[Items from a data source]

---

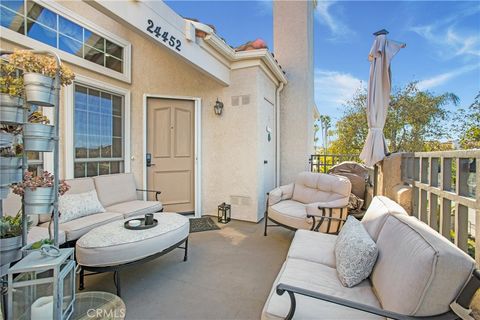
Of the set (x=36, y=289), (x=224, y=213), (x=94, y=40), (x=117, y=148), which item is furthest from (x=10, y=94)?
(x=224, y=213)

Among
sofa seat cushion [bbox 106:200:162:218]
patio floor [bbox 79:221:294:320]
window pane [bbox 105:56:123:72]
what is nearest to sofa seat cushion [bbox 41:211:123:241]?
sofa seat cushion [bbox 106:200:162:218]

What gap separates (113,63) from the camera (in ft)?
13.1

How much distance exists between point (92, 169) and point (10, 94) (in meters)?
2.61

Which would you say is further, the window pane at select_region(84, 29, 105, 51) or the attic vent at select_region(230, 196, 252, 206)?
the attic vent at select_region(230, 196, 252, 206)

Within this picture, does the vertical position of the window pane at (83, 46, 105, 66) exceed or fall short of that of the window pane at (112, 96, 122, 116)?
it exceeds it

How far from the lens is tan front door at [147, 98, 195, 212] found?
4.30 metres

---

### WHAT THE TASK REQUIRES
Please copy every row above word for word, omitting the pictures.

### RESULT FOR THIS TASK
Of the set (x=36, y=289), (x=224, y=213), (x=94, y=40), (x=117, y=148), which item is furthest from (x=10, y=94)?
(x=224, y=213)

Among
sofa seat cushion [bbox 106:200:162:218]
patio floor [bbox 79:221:294:320]
window pane [bbox 105:56:123:72]
what is nearest to sofa seat cushion [bbox 41:211:123:241]?
sofa seat cushion [bbox 106:200:162:218]

What gap separates (113,63) from the camera (in ft)?
13.1

How much distance exists between point (92, 169) and point (10, 94) (in meters)?
2.61

Which would you say is further, the window pane at select_region(84, 29, 105, 51) or the attic vent at select_region(230, 196, 252, 206)?
the attic vent at select_region(230, 196, 252, 206)

Within this picture, does the vertical position of the window pane at (83, 46, 105, 66) exceed or fall short of that of the window pane at (112, 96, 122, 116)?
it exceeds it

How far from the lens is tan front door at [147, 98, 195, 212] found?
4.30 metres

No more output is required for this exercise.